Father snow monkey

Skeptics of rituals as they are nowadays, it is hard for humans to stay untouched and calm at a watchful snow monkey. Decennia of research have tell them that these particular monkeys do not fight for blood unless forced to, and yet a guardian snow monkey looking into the eyes of the  human that randomly is about to walk in the guardian’s territory, is a sight capable of imposing the fear of any god on any atheist human. Even if they know that it is all but a ritual.  

We also knew that Father Snow Monkey talking about saya no uchi talked about a ritual. It is unthinkable that his sword would actually spill anybody’s blood. And yet it is very hard to stay imperturbable when seeing Father Snow Monkey starting a kata. We know we won’t be cut, and yet nobody is unmoved in front.

Perhaps that is what humans are loosing when letting go their old rituals. It is not only the fight that they will not need to give, but it is the time expend learning a form of communication that has been polished by millennia, and it is still superior to what we can say with a few words. Communication that makes them know themselves.
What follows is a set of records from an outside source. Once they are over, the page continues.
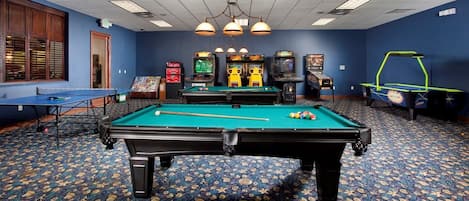 Mesa de bilhar com bolas, mesa de snooker e jogos de fliperama em um ambiente com carpete estampado.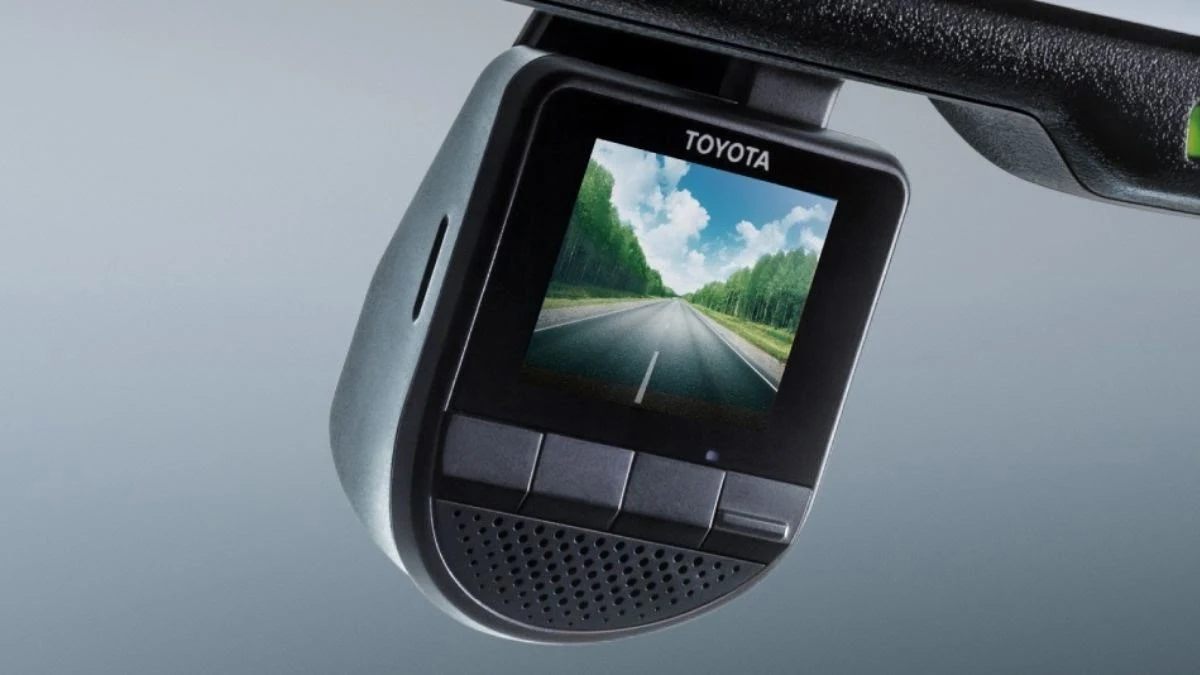 Toyota Camry Front Digital Video Recorder (DVR) showing forest road view on small LCD screen with control buttons beneath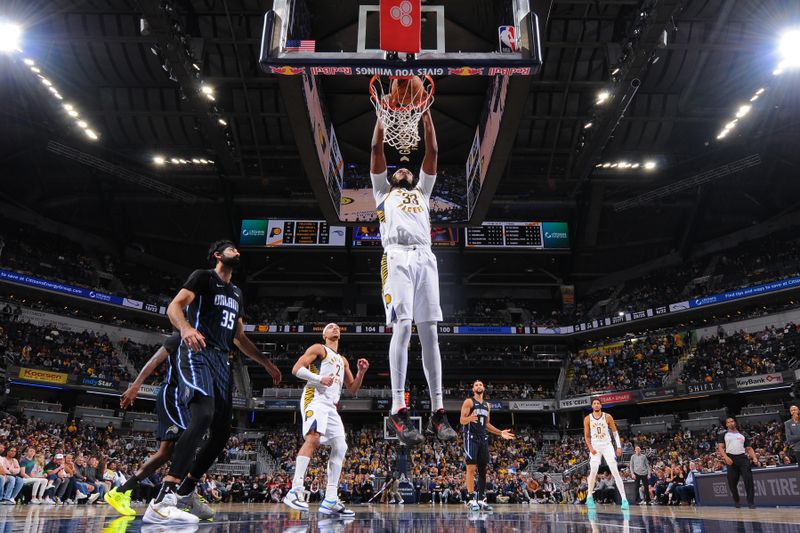 INDIANAPOLIS, IN - NOVEMBER 6: Myles Turner #33 of the Indiana Pacers dunks the ball during the game against the Orlando Magic on November 6, 2024 at Gainbridge Fieldhouse in Indianapolis, Indiana. NOTE TO USER: User expressly acknowledges and agrees that, by downloading and or using this Photograph, user is consenting to the terms and conditions of the Getty Images License Agreement. Mandatory Copyright Notice: Copyright 2024 NBAE (Photo by Ron Hoskins/NBAE via Getty Images)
The tsuka moved slightly, tsuka-gashira pointed to the opponent. The left hand of Father Snow Monkey softly, almost as if not wanting, pressed the tsuba. The blade was free. The right hand curled on the leather. Anybody could see the steel coming out the saya, and yet that wasn’t all. Something else was there too. Even if mainly towards the one facing him, it reached us too. The opponent, almost imperceptibly, trembled. And that was all it was. The blade of Father Monkey went back to its saya. They greeted each other and we breathed again.